Saturday, November 24, 2007

The Leading Cause of Death - the Cost of Velocity

It always makes sense to look closely at Death; after all, our lives depend on it.

The phrase "cause of death" is deceptive, and invites serious second looks. Most of us die of SHOCK, as a result of trauma or disease, in turn caused by negligence or micro-organisms whose impacts are aggravated by a pre-existing condition, and all of which occur naturally.

The world's leading cause of death among adults is "heart disease"; the pump stops, and for lack of circulation, death ensues. The leading causes of death among children under the age of five years old are neonatal causes (37%), respiratory infections (19%), and dysentary (17%). Malaria kills one million people (and disables 500 million) annually. (Reference: World Health Organization Report 2005).

However, second only to heart disease as the world's leading cause of death is...{drum roll}...TRAFFIC ACCIDENTS. Based on projections from the number of passenger miles and manufacturing data on trucks and cars, in 2008 it is almost certain that 1.3 million lives and $500 billion in damages will be suffered as a result of increasing traffic carnage. Most of this harm is preventable, but almost none of it will be, and very little will be compensated. Millions of people's lives will be altered forever in the course of mundane traveling.

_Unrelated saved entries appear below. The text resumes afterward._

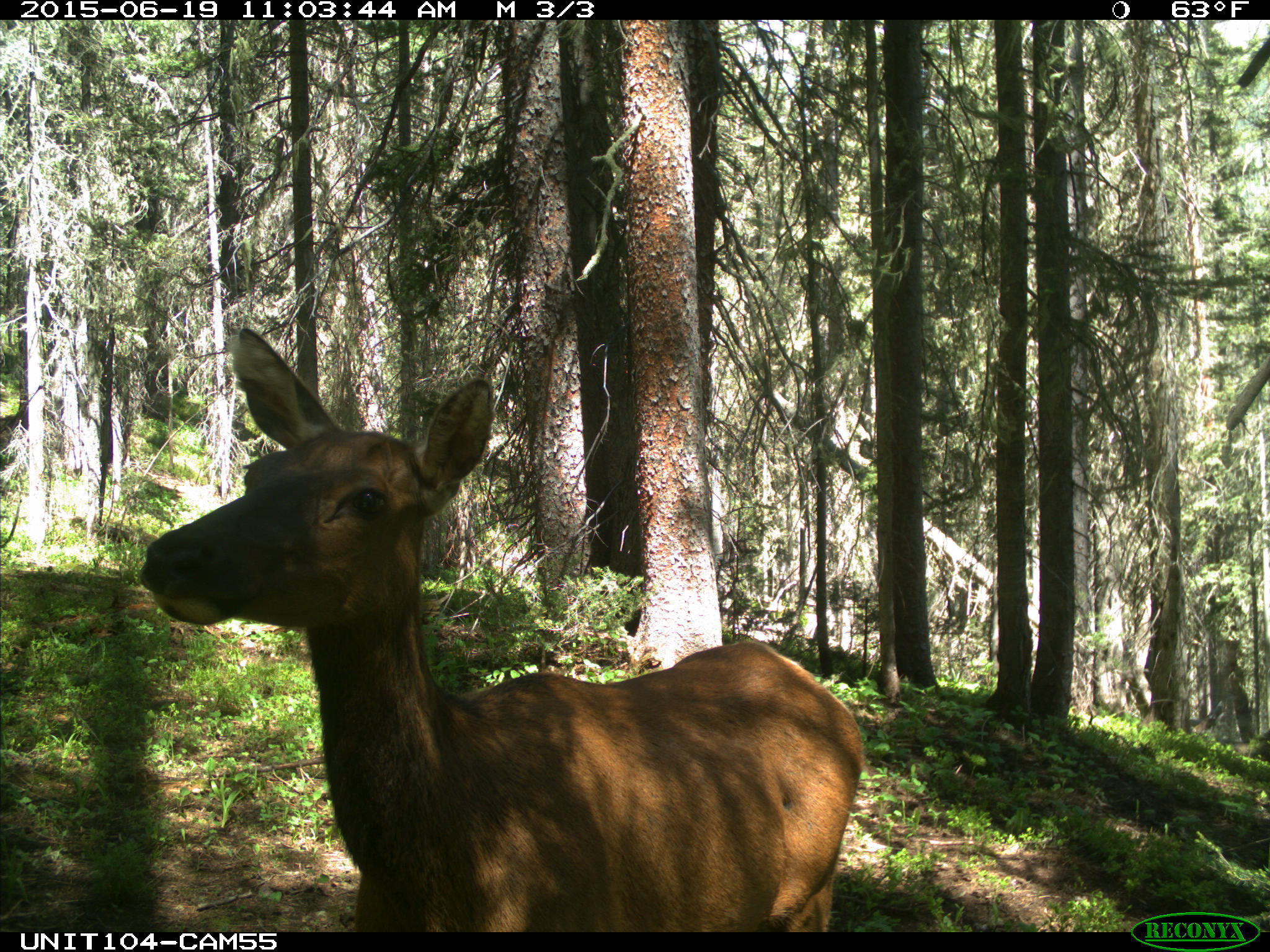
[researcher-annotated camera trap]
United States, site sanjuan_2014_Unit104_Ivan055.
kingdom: Animalia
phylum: Chordata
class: Mammalia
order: Artiodactyla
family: Cervidae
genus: Cervus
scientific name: Cervus elaphus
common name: red deer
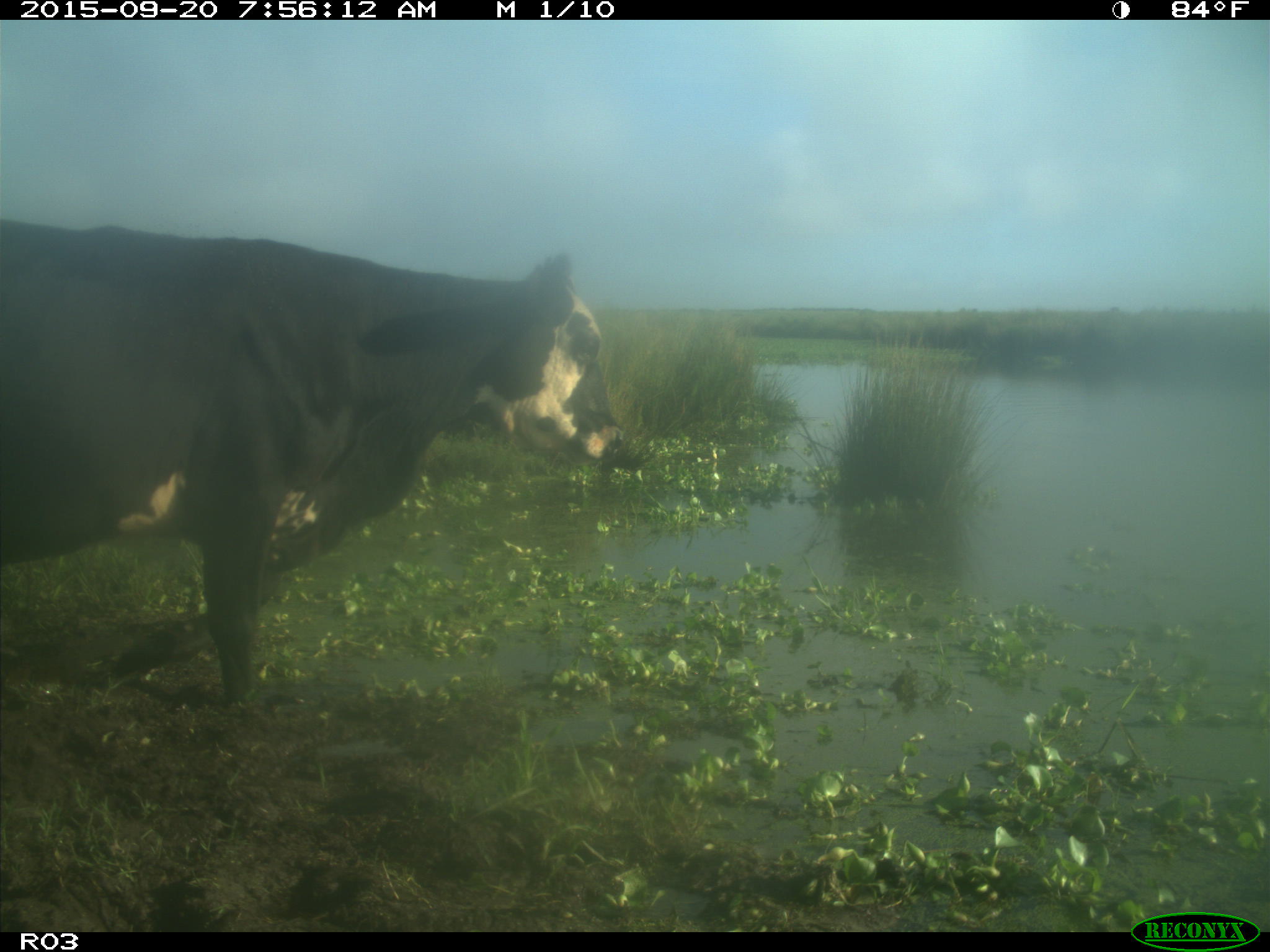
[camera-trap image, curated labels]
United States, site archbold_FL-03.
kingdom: Animalia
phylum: Chordata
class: Mammalia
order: Artiodactyla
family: Bovidae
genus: Bos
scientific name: Bos taurus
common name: domestic cow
Bos taurus (domestic cow).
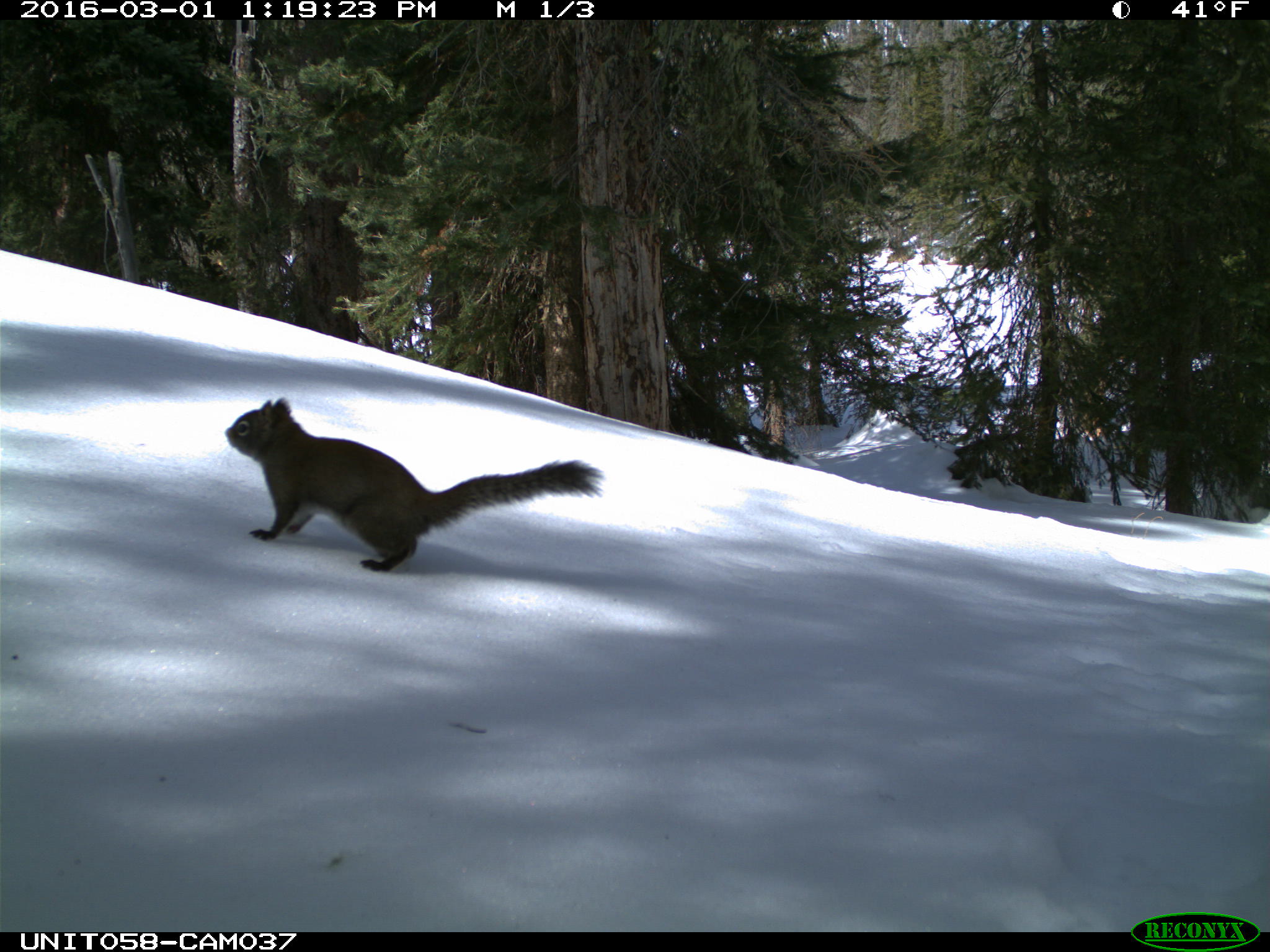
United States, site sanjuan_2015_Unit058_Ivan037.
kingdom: Animalia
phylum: Chordata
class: Mammalia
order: Rodentia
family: Sciuridae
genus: Tamiasciurus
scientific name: Tamiasciurus hudsonicus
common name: american red squirrel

The carnage is deliberate, anticipated, and certain: Get in a car, increase your risk of death and crippling injury. These casualties are entirely artificial, having little to do with insect vectors, disease, or biology. It has everything to do with marketing -- few people would replace their bicycle with a car except for an appeal to irrational hopes and the juvenile emotional appeal of velocity.

Is there any REASON to replace "fun" (horses, bicycles) with high-risk comfort (sitting in a luxurious lazy-boy recliner moving at 88 feet per second...)?

Is it reasonable to risk your life to go to work every day? Is it reasonable to risk your life to go shopping for non-essentials? In the United States, more people are killed annually on highways than were killed in the Viet Nam War with people TRYING to kill them in a twenty-year war. More soldiers today are killed on our own highways than are killed IN IRAQ.

I will never understand why the parents and families of the dead are not screaming for compensation from automobile manufacturers. The cost of velocity is not built into the products. The people who profit from the suffering are deaf, those who benefit are indifferent and ignorant, and as a society we have not moved into the Industrial Age; we are forced to live irrational lives.